● Task to complete: Continue the forum thread below about problems after the DirecTV receiver update, starting after its last sentence.

● Source excerpt:
= = =
Am I upset about the PlayList and SeasonPasses being wiped out? No. I now have 100% space for the upcoming World Cup matches :lol:


----------



## leier911 (Oct 17, 2006)

I too have the HR-22 and have not had the update yet. Something like 3xx08, from 3/10. That is the latest update I have. I had issues with the new HD too so I did a reboot, etc. and had them send re-auth, and I did the 0-2-4-6-8 and it updates, but still the old version. It will not update to the new one. However, I see all this, I am not sure I want it anyway!


----------



## wm_b (May 26, 2010)

Monday night the update came through and the following morning I turned on the TV to see the message about a problem detected in my hard drive. I have completed the scan a number of times to 100% but it does not continue to boot. Disconnecting the drive and booting the unit will take me all the way to programming with sound and picture so the unit is okay. I am bummed because I didn't get a chance to watch the last episode of 24.  Is there any way possible to save my drive?

The latest scan says it found and corrected one error but all previous scans came up zero.

First post here BTW. Long time lurker.


----------



## mgavs (Jun 17, 2007)

After 3DF, any previously recorded shows from Playboy channel 590 are not available for MRV viewing. This has previously worked. On my 3 HR20s all worked fine until 3DF. I tried looking at parental controls, etc. no luck. Only newly recorded ch 590 shows (after 3DF) will show up in the guide on an MRVd unit. Directv please fix.

Update: It looks like when a show is older than about a week it no longer shows up on MRVd units. Everything else is fine.


----------



## kbcrowe (May 22, 2006)

Had several lockups during the AI finale last night. How stupid is D* to push an update like this right at the main week for season/series finales? Thank God they didn't do it before the LOST finale. I'm really getting tired of this.


----------



## newlinux (Feb 2, 2010)

I'm getting studdered playback on some material on my HR21-200 since the update. Have rebooted a couple of times, no cigar. So far It is only happening on one recording, but I haven't checked many of them. Hasn't happened on livetv for me. But I haven't watched much tv since the upgrade.


----------



## adamson (Nov 9, 2007)

Yep great job guys testing before release! Job well done. Just because 3D is coming Directv rushs this out. Screw 3D really!


----------



## puckhead (Sep 22, 2007)

HR20-100. Day after update, noticed the most recent HD channel additions had been removed from custom favorite list. Added them back without issue. Will check tonight to confirm no other issues.


----------



## AndyHi (Nov 24, 2007)

got the update yesterday (HR21/700)

Now my clock and guide data is also reporting as an hour off.
I went into the system settings and found the clock says TimeZone Auto(Pacific) DST is Auto (No). Pacific timezone is correct, but DST should be Auto (Yes) ??

suggestions?


----------



## Mark Jay Jones (Oct 2, 2007)

This is a non-issue, as something that worked previously is now fixed. No mention of this in the release notes.

TVApps worked for me for a few months back last fall, but stopped working with one of the updates (January '10?). I kept getting the dreaded "error with this application. (3)". I do have a Dlink WiFi-N router DIR-825, but never tried the Enable DNS Relay setting as others have suggested in other threads.
= = =
● Rows:
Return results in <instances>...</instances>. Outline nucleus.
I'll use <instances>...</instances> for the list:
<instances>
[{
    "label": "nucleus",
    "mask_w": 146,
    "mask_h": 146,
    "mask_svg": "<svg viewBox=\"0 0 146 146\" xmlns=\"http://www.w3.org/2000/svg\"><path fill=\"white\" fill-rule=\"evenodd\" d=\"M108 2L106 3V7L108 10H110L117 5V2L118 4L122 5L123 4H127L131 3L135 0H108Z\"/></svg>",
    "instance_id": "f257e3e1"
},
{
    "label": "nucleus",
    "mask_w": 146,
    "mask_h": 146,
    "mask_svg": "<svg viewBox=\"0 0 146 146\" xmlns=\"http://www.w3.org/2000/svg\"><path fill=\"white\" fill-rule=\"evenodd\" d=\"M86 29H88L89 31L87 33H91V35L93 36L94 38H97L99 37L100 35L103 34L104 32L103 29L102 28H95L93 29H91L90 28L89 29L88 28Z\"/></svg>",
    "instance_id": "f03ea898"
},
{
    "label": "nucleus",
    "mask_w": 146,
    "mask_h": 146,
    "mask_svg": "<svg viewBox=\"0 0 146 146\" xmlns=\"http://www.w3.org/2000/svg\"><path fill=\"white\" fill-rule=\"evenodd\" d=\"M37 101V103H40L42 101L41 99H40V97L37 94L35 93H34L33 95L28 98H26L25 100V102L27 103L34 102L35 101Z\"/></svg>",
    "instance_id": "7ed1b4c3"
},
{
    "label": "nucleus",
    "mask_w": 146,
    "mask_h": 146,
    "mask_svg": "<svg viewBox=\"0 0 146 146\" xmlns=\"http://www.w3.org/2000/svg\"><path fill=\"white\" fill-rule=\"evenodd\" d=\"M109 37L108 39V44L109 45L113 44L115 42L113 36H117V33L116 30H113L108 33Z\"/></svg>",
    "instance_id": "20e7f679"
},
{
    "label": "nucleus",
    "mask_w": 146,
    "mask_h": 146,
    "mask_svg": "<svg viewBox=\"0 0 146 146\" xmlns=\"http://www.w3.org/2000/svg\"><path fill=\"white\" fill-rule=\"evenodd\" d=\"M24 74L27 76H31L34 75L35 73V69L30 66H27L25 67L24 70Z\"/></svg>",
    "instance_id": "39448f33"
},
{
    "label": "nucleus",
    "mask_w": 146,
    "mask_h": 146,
= = =
● Solved exercise:
On Wednesday, 26 May, I got the new firmware upgrade 0x03DE for my HR21-700.

TVApps now works perfectly! They must have fixed something, as I definitely didn't change anything in my network configuration.


----------



## Jacobe64 (May 28, 2010)

My HR20-100 received the upgrade at 7:00 p.m. last night, and now I get a blank gray screen when I tune into any channel with a definition of 720 and 1080. I noticed this last night, tried a reset, and fiddled with the cables in the back as instructed to by customer support. Has anyone had this issue? Has it been resolved? They won't have a technician out for a week!


----------



## MikeW (May 16, 2002)

R22-100 got the update last night. The unit was very slow to respond and had jerky video and audio drops. Reset it now and will have to check again tomorrow. It has been stuck on Step 1 of 2 for quite some time. The fan seems to be blowing much warmer than it was a couple of days ago.


----------



## hdtvluvr (Mar 2, 2008)

What is the difference between ...DE and ...DF other than the ...DF is for HR20's and ...DE is for the other HR2x's?


----------



## MikeW (May 16, 2002)

R22-100 took more than 45 minutes to reboot last night. I left it on Step 1 and went to bed. This morning, it is working fine.


----------



## cadet502 (Jun 17, 2005)

I've got an issue with the 3a8 release on two receivers. Sometime shortly after 5/20, two boxes on the previous NR lost all their series links. Not a huge problem, as they were backup recordings and a few things the boy watches. Both boxes have been on the NR since March 11 when it rolled out. The new NR has not hit any of my 4 boxes yet. AFIK, no power outages, and no one else in the house really knows how to reset boxes.


.


----------



## djrobx (Jan 27, 2009)

Has anyone else lost the CALLER ID popups? 

Our HR22-100's are getting caller ID info (shows the info in history) but neither of them will alert us when someone calls.


----------



## captainjrl (Jun 26, 2007)

Internet connection lost on HR20-100, however MRV is working fine


----------



## shmengie (Apr 12, 2007)

might as well throw my hat in the ring: yes, horrible, horrible intermittent stuttering of any time-shifted material. i was sure my hd was dying until reading this.

otherwise i'm ready for 3d! well, i'll have to get a new tv. and a 3d-ready bluray player. and some glasses. and some content. but, other than that, i'm ready.

so, thanks d* for making my box 3d-ready and at the same time, ruining my tv-watching experience!


----------



## azphi (Apr 1, 2004)

I recorderd the Stanly Cup game one yesterday. This morning and I go to watch the game but, the recording did not take. It just showed a white screen. This is the 1st playback problem I've had with this box, I can only assume that it was caused from the new software.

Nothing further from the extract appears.